WHAT TO WORK ON:
From the data below, copy out every line that contains the string "bars". Treat uppercase and lowercase letters as different.

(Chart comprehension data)
---+---

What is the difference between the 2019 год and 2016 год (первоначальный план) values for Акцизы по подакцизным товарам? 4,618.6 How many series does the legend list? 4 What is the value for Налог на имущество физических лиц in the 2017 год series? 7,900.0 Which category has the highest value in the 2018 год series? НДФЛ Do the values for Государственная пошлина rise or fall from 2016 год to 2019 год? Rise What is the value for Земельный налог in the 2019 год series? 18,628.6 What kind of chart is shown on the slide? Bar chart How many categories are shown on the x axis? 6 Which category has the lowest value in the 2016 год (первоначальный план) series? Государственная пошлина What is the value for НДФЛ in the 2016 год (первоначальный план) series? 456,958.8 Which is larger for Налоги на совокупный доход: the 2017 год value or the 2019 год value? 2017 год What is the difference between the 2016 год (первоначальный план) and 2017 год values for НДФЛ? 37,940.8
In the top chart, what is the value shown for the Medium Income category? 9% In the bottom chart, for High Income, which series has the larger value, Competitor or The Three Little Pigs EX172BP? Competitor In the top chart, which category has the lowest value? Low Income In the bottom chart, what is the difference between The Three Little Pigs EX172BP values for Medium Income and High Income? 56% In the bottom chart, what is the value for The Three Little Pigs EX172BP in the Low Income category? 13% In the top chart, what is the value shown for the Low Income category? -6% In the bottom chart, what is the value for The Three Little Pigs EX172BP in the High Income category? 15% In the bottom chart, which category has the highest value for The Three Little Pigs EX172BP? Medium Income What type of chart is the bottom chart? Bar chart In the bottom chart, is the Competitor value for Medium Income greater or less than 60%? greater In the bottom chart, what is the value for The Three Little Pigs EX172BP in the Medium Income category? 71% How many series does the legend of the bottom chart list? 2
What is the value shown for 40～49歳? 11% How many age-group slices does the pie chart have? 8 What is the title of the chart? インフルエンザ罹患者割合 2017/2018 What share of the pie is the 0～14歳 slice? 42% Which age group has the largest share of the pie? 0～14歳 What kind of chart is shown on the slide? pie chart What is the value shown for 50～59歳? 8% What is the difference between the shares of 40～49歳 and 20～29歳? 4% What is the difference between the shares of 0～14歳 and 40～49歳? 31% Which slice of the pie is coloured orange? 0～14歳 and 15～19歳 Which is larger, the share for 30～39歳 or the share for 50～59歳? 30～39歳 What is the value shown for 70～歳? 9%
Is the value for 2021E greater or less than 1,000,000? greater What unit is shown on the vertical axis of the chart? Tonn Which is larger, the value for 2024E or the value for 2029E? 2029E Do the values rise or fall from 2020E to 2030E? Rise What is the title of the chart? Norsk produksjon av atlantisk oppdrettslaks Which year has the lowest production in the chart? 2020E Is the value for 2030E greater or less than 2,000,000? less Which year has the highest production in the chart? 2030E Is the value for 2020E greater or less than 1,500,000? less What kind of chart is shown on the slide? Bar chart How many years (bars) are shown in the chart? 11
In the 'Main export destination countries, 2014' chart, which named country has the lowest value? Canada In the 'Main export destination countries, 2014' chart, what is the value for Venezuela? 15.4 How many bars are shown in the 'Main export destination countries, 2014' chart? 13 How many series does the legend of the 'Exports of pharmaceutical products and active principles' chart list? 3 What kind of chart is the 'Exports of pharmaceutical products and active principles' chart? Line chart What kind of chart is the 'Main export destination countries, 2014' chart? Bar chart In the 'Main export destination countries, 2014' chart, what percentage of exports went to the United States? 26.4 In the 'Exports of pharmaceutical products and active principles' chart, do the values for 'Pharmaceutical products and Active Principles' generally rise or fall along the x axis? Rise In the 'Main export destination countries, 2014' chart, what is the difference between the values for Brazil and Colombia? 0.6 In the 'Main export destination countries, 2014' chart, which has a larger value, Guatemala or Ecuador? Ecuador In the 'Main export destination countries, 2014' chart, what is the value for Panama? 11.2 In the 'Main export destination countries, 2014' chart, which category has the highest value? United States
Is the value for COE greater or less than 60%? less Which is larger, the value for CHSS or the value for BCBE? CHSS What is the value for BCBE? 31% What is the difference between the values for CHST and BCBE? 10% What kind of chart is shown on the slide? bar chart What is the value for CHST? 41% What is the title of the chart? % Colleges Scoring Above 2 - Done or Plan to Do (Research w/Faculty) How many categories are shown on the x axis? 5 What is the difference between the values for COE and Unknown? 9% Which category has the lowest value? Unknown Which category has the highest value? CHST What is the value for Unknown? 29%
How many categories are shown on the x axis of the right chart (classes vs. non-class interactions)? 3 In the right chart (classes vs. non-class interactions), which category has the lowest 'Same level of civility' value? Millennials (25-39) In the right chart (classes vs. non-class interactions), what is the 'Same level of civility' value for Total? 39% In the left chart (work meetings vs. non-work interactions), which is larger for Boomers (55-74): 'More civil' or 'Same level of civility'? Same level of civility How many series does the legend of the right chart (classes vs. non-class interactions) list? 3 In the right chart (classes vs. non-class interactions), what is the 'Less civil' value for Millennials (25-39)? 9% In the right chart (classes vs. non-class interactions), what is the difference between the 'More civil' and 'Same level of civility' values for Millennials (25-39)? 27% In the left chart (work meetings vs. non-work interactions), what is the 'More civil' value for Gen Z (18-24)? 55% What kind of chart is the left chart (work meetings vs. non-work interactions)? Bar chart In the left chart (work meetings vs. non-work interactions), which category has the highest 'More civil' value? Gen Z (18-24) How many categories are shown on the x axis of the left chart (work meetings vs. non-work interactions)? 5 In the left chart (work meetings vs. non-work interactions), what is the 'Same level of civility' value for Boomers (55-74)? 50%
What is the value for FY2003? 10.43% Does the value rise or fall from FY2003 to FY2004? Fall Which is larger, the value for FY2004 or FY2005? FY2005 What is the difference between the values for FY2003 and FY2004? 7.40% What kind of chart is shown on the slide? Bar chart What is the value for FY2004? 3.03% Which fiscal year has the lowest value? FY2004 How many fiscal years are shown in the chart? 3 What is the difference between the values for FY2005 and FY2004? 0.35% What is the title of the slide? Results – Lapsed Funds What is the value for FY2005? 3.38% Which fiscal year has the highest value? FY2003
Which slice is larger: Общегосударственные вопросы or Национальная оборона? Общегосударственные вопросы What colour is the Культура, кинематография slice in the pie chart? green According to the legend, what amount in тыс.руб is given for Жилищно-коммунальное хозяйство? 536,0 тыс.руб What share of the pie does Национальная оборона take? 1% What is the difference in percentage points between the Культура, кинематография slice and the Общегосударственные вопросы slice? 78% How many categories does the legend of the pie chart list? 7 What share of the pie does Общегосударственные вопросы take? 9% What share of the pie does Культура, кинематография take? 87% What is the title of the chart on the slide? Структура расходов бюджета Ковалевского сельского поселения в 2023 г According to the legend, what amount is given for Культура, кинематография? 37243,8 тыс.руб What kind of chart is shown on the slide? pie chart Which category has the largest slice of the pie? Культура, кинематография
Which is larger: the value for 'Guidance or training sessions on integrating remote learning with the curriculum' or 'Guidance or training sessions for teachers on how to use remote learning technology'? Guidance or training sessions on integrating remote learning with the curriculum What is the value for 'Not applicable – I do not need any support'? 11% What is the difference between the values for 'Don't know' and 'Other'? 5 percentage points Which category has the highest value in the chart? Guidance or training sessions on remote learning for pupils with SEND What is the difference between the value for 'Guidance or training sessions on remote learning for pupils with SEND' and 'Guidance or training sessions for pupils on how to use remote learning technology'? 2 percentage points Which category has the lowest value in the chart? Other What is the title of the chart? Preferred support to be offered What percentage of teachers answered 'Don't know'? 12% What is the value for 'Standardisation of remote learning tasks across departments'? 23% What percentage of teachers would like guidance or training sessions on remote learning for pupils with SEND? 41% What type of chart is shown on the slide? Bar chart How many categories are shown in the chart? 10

---+---

ANSWER BOX:
Is the value for 2021E greater or less than 1,000,000? greater What unit is shown on the vertical axis of the chart? Tonn Which is larger, the value for 2024E or the value for 2029E? 2029E Do the values rise or fall from 2020E to 2030E? Rise What is the title of the chart? Norsk produksjon av atlantisk oppdrettslaks Which year has the lowest production in the chart? 2020E Is the value for 2030E greater or less than 2,000,000? less Which year has the highest production in the chart? 2030E Is the value for 2020E greater or less than 1,500,000? less What kind of chart is shown on the slide? Bar chart How many years (bars) are shown in the chart? 11
In the 'Main export destination countries, 2014' chart, which named country has the lowest value? Canada In the 'Main export destination countries, 2014' chart, what is the value for Venezuela? 15.4 How many bars are shown in the 'Main export destination countries, 2014' chart? 13 How many series does the legend of the 'Exports of pharmaceutical products and active principles' chart list? 3 What kind of chart is the 'Exports of pharmaceutical products and active principles' chart? Line chart What kind of chart is the 'Main export destination countries, 2014' chart? Bar chart In the 'Main export destination countries, 2014' chart, what percentage of exports went to the United States? 26.4 In the 'Exports of pharmaceutical products and active principles' chart, do the values for 'Pharmaceutical products and Active Principles' generally rise or fall along the x axis? Rise In the 'Main export destination countries, 2014' chart, what is the difference between the values for Brazil and Colombia? 0.6 In the 'Main export destination countries, 2014' chart, which has a larger value, Guatemala or Ecuador? Ecuador In the 'Main export destination countries, 2014' chart, what is the value for Panama? 11.2 In the 'Main export destination countries, 2014' chart, which category has the highest value? United States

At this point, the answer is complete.